Task description
Turn the whole listing below into a numbered list, dropping the blank lines.

·····

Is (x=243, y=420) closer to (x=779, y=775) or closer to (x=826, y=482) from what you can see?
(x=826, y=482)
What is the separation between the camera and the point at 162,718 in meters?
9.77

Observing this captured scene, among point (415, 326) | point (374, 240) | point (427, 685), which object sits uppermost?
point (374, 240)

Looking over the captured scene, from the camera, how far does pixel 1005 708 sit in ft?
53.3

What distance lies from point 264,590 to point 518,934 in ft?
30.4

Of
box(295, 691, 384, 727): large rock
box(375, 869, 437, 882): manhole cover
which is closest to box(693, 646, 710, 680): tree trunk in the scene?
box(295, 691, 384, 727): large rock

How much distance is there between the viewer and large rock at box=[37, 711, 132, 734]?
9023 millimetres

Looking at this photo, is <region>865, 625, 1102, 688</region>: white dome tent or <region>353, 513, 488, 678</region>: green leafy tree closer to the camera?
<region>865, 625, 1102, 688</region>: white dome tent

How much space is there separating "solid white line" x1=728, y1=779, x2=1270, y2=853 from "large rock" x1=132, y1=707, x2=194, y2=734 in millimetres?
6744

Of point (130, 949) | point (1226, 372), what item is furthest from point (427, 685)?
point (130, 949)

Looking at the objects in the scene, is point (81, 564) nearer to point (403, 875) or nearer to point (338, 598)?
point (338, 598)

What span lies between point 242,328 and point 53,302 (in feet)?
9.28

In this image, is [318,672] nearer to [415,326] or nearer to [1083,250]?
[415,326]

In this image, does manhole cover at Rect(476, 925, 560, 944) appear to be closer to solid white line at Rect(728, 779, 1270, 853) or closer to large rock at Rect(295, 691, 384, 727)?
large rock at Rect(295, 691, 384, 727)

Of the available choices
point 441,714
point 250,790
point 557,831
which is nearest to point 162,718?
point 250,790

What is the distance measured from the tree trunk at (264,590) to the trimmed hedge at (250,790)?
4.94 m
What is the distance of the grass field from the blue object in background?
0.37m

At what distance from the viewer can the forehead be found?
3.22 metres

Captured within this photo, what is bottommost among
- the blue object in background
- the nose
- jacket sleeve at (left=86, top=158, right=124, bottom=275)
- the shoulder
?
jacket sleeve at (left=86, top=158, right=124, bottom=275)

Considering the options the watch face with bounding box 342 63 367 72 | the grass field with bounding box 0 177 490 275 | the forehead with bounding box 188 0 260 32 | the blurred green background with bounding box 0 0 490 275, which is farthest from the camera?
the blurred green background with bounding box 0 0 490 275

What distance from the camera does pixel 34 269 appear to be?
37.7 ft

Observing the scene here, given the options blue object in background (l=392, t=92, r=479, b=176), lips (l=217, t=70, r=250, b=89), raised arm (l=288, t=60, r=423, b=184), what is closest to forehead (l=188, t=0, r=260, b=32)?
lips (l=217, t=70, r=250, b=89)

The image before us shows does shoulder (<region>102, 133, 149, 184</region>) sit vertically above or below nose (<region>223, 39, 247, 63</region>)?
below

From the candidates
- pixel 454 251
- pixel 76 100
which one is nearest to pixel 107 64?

·····

Solved exercise
1. Is (x=243, y=420) closer to (x=779, y=775) or closer to (x=826, y=482) from what you can see?
2. (x=826, y=482)
3. What is the separation between the camera and the point at 162,718 in meters?
4. 9.77
5. Observing this captured scene, among point (415, 326) | point (374, 240) | point (427, 685), which object sits uppermost?
6. point (374, 240)
7. Looking over the captured scene, from the camera, how far does pixel 1005 708 sit in ft?
8. 53.3
9. What distance lies from point 264,590 to point 518,934 in ft?
10. 30.4
11. Of
12. box(295, 691, 384, 727): large rock
13. box(375, 869, 437, 882): manhole cover
14. which is closest to box(693, 646, 710, 680): tree trunk in the scene?
15. box(295, 691, 384, 727): large rock
16. How much distance is there between the viewer and large rock at box=[37, 711, 132, 734]?
17. 9023 millimetres
18. Looking at this photo, is <region>865, 625, 1102, 688</region>: white dome tent or <region>353, 513, 488, 678</region>: green leafy tree closer to the camera?
19. <region>865, 625, 1102, 688</region>: white dome tent
20. How much space is there separating "solid white line" x1=728, y1=779, x2=1270, y2=853 from "large rock" x1=132, y1=707, x2=194, y2=734 in millimetres?
21. 6744
22. Of point (130, 949) | point (1226, 372), what item is furthest from point (427, 685)?
23. point (130, 949)
24. Looking at the objects in the scene, is point (81, 564) nearer to point (403, 875) or nearer to point (338, 598)?
25. point (338, 598)
26. What span lies between point 242,328 and point 53,302 (in feet)?
27. 9.28
28. In this image, is [318,672] nearer to [415,326] or nearer to [1083,250]?
29. [415,326]
30. In this image, does manhole cover at Rect(476, 925, 560, 944) appear to be closer to solid white line at Rect(728, 779, 1270, 853) or closer to large rock at Rect(295, 691, 384, 727)?
31. large rock at Rect(295, 691, 384, 727)
32. Of the available choices
33. point 441,714
34. point 250,790
35. point 557,831
36. which is nearest to point 162,718?
37. point 250,790
38. What is the distance measured from the tree trunk at (264,590) to the trimmed hedge at (250,790)?
39. 4.94 m
40. What is the distance of the grass field from the blue object in background?
41. 0.37m
42. At what distance from the viewer can the forehead be found?
43. 3.22 metres
44. Captured within this photo, what is bottommost among
45. - the blue object in background
46. - the nose
47. - jacket sleeve at (left=86, top=158, right=124, bottom=275)
48. - the shoulder
49. ?
50. jacket sleeve at (left=86, top=158, right=124, bottom=275)
51. Considering the options the watch face with bounding box 342 63 367 72 | the grass field with bounding box 0 177 490 275 | the forehead with bounding box 188 0 260 32 | the blurred green background with bounding box 0 0 490 275, which is farthest from the camera?
52. the blurred green background with bounding box 0 0 490 275
53. What distance from the camera does pixel 34 269 appear to be?
54. 37.7 ft
55. Observing the scene here, given the options blue object in background (l=392, t=92, r=479, b=176), lips (l=217, t=70, r=250, b=89), raised arm (l=288, t=60, r=423, b=184), what is closest to forehead (l=188, t=0, r=260, b=32)?
56. lips (l=217, t=70, r=250, b=89)
57. The image before us shows does shoulder (<region>102, 133, 149, 184</region>) sit vertically above or below nose (<region>223, 39, 247, 63</region>)?
58. below
59. From the candidates
60. - pixel 454 251
61. - pixel 76 100
62. which one is nearest to pixel 107 64?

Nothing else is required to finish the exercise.